Accuracy of Decision Tree: 0.94
Accuracy of Random Forest: 1.00


We can see that the random forest has a better accuracy than a single decision tree

# Regression code

In [17]:
from sklearn.datasets import fetch_california_housing
from sklearn.model_selection import train_test_split
from sklearn.linear_model import LinearRegression
from sklearn.ensemble import RandomForestRegressor
from sklearn.metrics import mean_squared_error

data = fetch_california_housing()
X = data.data
y = data.target

# Train-test split
X_train, X_test, y_train, y_test = train_test_split(X, y, test_size=0.2, random_state=42)

# Linear Regression
lr = LinearRegression()
lr.fit(X_train, y_train)
y_pred_lr = lr.predict(X_test)

# Random Forest Regressor
rf = RandomForestRegressor(n_estimators=100, random_state=42)
rf.fit(X_train, y_train)
y_pred_rf = rf.predict(X_test)

# Compare Mean Squared Errors
mse_lr = mean_squared_error(y_test, y_pred_lr)
mse_rf = mean_squared_error(y_test, y_pred_rf)

print(f"Linear Regression MSE: {mse_lr:.4f}")
print(f"Random Forest MSE: {mse_rf:.4f}")

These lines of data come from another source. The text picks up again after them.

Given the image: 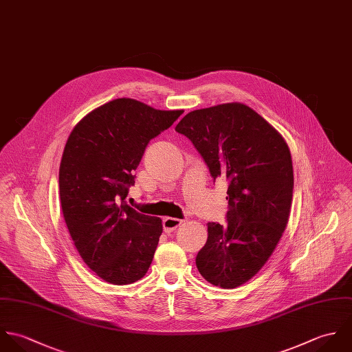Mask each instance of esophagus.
<instances>
[{
	"label": "esophagus",
	"mask_w": 352,
	"mask_h": 352,
	"mask_svg": "<svg viewBox=\"0 0 352 352\" xmlns=\"http://www.w3.org/2000/svg\"><path fill=\"white\" fill-rule=\"evenodd\" d=\"M181 224H182V220L175 219V217H166V219H163V230L166 232L175 231Z\"/></svg>",
	"instance_id": "34e87169"
}]
</instances>
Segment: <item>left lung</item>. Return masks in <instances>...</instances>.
Masks as SVG:
<instances>
[{
	"mask_svg": "<svg viewBox=\"0 0 352 352\" xmlns=\"http://www.w3.org/2000/svg\"><path fill=\"white\" fill-rule=\"evenodd\" d=\"M175 131L192 141L213 181L228 184L226 224L208 223L196 265L213 285L235 288L264 267L287 226L294 188L289 149L275 128L242 103L195 110Z\"/></svg>",
	"mask_w": 352,
	"mask_h": 352,
	"instance_id": "1",
	"label": "left lung"
}]
</instances>
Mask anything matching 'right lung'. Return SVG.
<instances>
[{"label":"right lung","instance_id":"1","mask_svg":"<svg viewBox=\"0 0 352 352\" xmlns=\"http://www.w3.org/2000/svg\"><path fill=\"white\" fill-rule=\"evenodd\" d=\"M182 113L121 98L85 116L67 141L60 166L64 219L82 261L107 283L140 280L152 263L162 220L125 199L148 142Z\"/></svg>","mask_w":352,"mask_h":352}]
</instances>
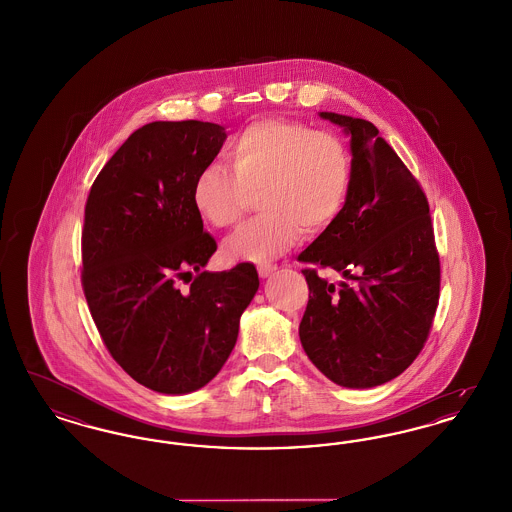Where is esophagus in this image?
Here are the masks:
<instances>
[{
	"label": "esophagus",
	"mask_w": 512,
	"mask_h": 512,
	"mask_svg": "<svg viewBox=\"0 0 512 512\" xmlns=\"http://www.w3.org/2000/svg\"><path fill=\"white\" fill-rule=\"evenodd\" d=\"M274 270H276V265H270V263L257 266V272H259V276H261V278H268Z\"/></svg>",
	"instance_id": "34e87169"
}]
</instances>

Linear Regression MSE: 0.5559
Random Forest MSE: 0.2554


## Linear Regression vs Random Forest

The random forest typically has a lower **mean squared error (MSE)** than linear regression. However, there are some drawbacks.

On one hand, in linear regression we have a clear model:

$$ \hat{y} = X\beta \implies \hat{y}_i = \sum_{j=1}^{d} X_{ij} \beta_j + b $$

Here, $X$ is the $N \times (d+1)$ **design matrix**, where $N$ is the number of samples and $d$ is the number of features. Each row of $X$ encodes the features of a sample, and there is an additional column of ones that corresponds to the constant intercept $b$ of the model.

This implies that we have a clear interpretation of our results: the best-fitting parameter $\beta$ minimizes the MSE, assuming the model is linear.

On the other hand, the random forest **incorporates non-linear features**, but we do not have an explicit expression for the model $\hat{y}$ in terms of $X$. This makes it a **non-parametric** method and makes interpretation harder.

While random forests often perform better in terms of predictive accuracy, especially in capturing complex patterns, they lack the interpretability that linear regression provides.